What you have to do
Your answer must be every line of the data that contains "AllanSchumacher".

=== Section Start ===

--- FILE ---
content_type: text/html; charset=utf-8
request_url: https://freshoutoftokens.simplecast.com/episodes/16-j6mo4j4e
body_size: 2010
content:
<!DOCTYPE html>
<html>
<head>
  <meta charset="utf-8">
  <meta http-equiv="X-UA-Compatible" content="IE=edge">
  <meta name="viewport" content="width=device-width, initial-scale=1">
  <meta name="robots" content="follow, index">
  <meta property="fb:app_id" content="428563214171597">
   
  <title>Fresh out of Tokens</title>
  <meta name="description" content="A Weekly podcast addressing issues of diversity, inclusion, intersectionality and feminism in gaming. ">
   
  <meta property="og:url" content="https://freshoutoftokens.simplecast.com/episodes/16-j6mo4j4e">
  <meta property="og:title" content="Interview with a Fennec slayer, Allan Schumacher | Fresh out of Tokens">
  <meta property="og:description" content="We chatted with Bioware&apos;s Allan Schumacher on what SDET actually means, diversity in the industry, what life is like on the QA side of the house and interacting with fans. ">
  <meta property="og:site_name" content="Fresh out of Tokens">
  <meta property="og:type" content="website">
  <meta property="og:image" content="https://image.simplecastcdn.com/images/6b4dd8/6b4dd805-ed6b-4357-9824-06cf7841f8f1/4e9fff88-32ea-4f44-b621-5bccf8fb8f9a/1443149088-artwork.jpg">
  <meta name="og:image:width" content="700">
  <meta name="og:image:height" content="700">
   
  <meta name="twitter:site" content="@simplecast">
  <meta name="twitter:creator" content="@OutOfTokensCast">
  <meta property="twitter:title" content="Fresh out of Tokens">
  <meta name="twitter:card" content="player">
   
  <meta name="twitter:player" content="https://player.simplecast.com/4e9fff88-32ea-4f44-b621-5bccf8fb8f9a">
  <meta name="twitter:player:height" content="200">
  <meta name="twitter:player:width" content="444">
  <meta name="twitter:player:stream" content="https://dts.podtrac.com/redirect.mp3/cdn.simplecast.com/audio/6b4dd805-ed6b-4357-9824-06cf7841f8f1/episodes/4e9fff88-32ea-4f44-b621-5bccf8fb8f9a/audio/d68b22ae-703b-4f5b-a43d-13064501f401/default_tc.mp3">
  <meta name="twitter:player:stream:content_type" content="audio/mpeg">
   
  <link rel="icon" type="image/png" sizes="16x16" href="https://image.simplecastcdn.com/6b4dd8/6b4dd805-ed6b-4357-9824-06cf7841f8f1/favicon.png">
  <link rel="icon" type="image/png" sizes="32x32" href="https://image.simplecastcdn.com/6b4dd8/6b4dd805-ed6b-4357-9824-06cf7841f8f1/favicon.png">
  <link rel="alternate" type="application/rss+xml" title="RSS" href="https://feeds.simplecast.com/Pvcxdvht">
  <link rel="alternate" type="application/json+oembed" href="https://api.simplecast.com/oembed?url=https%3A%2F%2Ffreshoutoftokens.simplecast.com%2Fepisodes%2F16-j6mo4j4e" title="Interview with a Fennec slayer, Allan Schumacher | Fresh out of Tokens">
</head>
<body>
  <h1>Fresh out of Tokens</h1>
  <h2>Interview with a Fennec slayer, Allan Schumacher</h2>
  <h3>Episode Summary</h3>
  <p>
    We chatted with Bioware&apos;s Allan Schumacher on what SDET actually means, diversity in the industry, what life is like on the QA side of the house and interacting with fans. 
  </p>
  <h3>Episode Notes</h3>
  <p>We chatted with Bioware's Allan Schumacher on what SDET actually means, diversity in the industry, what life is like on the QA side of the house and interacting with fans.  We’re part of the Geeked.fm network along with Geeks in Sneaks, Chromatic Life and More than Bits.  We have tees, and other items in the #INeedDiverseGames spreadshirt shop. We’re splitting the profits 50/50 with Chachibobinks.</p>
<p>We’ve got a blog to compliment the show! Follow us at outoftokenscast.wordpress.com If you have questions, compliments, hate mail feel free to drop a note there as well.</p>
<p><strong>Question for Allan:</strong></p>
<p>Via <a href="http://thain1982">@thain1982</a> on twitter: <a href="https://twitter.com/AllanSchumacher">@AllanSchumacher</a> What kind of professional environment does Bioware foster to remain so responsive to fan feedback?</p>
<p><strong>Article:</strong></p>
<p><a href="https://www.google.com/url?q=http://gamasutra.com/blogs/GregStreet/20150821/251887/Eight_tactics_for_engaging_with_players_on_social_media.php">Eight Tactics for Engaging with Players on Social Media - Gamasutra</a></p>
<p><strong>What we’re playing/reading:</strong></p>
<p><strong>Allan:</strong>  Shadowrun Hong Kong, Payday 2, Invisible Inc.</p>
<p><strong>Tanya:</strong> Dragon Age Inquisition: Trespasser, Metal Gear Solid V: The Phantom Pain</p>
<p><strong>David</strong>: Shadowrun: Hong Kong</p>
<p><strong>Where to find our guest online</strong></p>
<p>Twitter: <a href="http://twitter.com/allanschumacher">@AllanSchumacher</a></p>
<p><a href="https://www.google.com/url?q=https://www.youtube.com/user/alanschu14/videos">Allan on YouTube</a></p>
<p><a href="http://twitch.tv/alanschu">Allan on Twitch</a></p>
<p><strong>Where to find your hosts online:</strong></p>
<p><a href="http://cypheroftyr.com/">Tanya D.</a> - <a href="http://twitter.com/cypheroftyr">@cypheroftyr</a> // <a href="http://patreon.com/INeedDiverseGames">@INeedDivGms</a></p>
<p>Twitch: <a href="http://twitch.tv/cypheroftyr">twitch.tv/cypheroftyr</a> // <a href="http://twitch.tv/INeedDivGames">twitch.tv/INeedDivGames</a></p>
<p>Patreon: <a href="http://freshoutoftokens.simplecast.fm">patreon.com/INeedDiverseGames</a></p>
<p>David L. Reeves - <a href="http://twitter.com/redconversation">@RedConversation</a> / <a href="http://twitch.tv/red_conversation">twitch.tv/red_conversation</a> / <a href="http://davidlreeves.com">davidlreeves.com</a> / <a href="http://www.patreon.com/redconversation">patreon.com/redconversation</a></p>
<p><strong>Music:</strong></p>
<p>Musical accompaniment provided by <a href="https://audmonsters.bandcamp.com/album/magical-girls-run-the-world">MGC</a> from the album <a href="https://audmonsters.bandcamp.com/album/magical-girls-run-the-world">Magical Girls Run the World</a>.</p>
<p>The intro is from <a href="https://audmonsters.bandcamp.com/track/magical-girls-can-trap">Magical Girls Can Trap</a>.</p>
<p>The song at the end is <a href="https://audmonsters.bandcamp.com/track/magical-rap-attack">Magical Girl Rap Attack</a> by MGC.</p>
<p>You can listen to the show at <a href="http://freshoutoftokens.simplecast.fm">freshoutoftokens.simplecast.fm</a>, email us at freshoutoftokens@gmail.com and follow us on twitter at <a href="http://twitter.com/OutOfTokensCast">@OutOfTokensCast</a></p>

=== Section End ===

Answer to the problem
<p>Via <a href="http://thain1982">@thain1982</a> on twitter: <a href="https://twitter.com/AllanSchumacher">@AllanSchumacher</a> What kind of professional environment does Bioware foster to remain so responsive to fan feedback?</p>
<p>Twitter: <a href="http://twitter.com/allanschumacher">@AllanSchumacher</a></p>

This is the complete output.